На смену удушающей ярости приходит апатия. Юля выполняет свою работу на автопилоте. Механически. Что называется, на классе. И все гадает, есть ли предел боли и разочарования, которые суждено ей испытать. Достигла ли она дна? Или может быть еще больнее? Когда один, которому верила, как себе, предает, не найдя даже мужества честно признаться в мотивах своего поступка. А другой… Ей казалось, что он… Юля не могла четко сформулировать, кем он стал для нее. При этом почему-то очень хотелось плакать. При мысли, что никогда больше не увидит его, у Юли появлялось ощущение, что в мире выключили краски, и остался один цвет — серый. Но Глеб совершенно ясно дал понять, что именно ему от нее нужно.
Не то, чтобы она этого не хотела. В том-то и дело, что хотела… Еще как! Она вообще не помнила, чтобы когда-то ТАК хотела мужчину. Никакого. Ни Вадима. Никого другого. А Глеб… Его рост. Широкие плечи. Вся огромная фигура, которая, может, и не походила на тела узкобедрых накачанных мужчин-моделей, но от нее исходила какая-то почти животная сила. А как он двигался… При таких габаритах он двигался стремительно, почти изящно. И эти его ямочки. И мягкие улыбчивые губы. И солнечные смешливые глаза. Его юмор. Спокойная уверенность в себе. Сочный бархатный голос. Наверное, это профессиональное.
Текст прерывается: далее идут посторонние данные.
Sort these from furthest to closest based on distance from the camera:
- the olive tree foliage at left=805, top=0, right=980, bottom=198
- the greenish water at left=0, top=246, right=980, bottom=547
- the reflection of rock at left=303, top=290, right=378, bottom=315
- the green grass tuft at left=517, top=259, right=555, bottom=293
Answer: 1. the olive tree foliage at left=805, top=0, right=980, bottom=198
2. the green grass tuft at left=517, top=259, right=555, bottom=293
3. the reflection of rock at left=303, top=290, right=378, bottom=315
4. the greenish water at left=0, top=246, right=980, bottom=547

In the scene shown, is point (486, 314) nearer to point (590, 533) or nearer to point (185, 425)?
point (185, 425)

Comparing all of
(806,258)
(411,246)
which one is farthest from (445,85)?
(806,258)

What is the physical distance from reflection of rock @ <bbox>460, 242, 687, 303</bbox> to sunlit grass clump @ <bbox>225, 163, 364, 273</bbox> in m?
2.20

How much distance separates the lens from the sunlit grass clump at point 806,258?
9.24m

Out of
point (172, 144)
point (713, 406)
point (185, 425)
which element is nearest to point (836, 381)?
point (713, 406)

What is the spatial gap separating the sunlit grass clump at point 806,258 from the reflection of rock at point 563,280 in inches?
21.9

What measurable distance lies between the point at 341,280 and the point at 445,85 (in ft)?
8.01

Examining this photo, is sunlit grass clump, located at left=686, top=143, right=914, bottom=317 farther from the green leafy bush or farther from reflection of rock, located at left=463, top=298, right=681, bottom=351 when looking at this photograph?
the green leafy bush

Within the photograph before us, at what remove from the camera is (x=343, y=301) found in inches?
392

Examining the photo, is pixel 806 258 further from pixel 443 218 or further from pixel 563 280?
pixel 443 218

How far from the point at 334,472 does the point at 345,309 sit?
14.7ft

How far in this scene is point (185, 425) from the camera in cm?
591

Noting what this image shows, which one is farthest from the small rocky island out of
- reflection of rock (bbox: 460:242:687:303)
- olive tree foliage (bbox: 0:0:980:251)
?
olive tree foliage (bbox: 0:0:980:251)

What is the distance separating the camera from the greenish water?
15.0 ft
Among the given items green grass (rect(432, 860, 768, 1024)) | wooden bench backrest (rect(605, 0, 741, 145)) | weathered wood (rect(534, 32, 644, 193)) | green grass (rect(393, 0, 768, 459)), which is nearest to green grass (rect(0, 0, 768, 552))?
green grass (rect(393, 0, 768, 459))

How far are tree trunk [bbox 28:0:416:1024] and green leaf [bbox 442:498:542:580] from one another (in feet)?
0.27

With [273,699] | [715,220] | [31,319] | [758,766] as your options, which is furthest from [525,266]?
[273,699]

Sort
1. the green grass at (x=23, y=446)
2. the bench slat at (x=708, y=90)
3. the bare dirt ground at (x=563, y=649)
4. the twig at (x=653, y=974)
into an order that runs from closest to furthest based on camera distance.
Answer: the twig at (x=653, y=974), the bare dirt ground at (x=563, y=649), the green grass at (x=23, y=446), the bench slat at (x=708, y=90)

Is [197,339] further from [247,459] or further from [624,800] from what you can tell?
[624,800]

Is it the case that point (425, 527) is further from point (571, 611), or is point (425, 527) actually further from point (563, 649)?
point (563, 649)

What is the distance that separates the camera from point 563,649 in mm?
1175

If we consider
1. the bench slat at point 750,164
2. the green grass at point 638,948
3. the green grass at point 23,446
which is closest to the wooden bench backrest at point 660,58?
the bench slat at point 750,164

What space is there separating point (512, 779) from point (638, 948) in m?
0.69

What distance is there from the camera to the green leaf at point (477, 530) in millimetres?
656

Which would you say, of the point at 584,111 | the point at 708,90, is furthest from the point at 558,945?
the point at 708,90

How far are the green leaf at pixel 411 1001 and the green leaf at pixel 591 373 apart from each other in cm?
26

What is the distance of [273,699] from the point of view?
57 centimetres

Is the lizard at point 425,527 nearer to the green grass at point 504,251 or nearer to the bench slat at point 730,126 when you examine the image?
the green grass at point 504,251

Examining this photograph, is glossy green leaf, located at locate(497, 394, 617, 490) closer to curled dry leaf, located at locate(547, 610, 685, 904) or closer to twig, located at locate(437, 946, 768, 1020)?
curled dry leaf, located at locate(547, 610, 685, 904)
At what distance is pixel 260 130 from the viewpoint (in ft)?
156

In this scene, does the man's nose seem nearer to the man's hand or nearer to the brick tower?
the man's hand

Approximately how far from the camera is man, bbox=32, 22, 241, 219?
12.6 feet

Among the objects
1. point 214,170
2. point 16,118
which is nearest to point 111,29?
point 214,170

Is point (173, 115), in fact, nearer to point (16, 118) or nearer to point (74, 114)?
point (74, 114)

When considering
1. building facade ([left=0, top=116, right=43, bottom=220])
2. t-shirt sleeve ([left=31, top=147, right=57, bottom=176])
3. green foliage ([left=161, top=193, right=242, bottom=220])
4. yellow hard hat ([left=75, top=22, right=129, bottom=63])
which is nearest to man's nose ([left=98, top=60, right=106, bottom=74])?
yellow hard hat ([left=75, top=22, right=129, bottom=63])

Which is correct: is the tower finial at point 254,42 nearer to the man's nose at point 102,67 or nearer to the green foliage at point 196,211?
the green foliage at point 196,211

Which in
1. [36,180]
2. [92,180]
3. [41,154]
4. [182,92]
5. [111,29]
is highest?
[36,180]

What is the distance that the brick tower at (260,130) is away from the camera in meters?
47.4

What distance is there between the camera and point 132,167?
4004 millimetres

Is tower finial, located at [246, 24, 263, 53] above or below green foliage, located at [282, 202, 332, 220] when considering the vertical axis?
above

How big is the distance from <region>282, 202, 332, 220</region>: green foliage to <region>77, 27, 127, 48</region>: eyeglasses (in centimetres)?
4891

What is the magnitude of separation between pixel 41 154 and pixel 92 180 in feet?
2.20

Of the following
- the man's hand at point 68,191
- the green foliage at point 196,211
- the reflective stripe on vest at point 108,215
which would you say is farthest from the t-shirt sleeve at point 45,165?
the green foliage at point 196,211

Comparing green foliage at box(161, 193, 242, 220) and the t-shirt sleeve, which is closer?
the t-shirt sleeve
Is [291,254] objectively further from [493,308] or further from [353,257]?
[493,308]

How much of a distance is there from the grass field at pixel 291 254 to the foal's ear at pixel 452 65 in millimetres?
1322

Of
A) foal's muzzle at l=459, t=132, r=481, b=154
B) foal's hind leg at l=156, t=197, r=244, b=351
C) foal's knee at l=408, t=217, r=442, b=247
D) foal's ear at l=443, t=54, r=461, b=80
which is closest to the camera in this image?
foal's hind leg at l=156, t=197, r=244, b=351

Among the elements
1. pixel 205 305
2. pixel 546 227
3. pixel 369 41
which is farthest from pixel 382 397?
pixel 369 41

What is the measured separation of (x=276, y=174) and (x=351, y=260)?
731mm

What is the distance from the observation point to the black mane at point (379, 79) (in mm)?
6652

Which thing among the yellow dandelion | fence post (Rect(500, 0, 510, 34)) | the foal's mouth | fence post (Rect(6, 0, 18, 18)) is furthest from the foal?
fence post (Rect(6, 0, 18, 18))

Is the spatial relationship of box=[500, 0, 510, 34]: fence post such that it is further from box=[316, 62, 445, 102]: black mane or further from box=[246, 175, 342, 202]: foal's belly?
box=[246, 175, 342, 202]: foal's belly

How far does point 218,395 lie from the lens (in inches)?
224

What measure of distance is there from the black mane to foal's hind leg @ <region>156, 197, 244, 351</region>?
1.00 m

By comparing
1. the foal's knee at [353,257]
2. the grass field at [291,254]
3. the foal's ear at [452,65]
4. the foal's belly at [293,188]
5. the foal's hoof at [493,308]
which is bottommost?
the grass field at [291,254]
В том-то и дело! Она хотела его всего! Не только это великолепное мужественное тело. Хотела его улыбок, его смешных и грустных историй из богатой врачебной практики, хотела, чтоб он веселил и подкалывал ее, хотела… До фига чего хотела, да только закатай губу, деточка! Он от тебя хочет только одного!
Идея потрахаться на дежурстве была, конечно, хороша. Только в теории. А на практике…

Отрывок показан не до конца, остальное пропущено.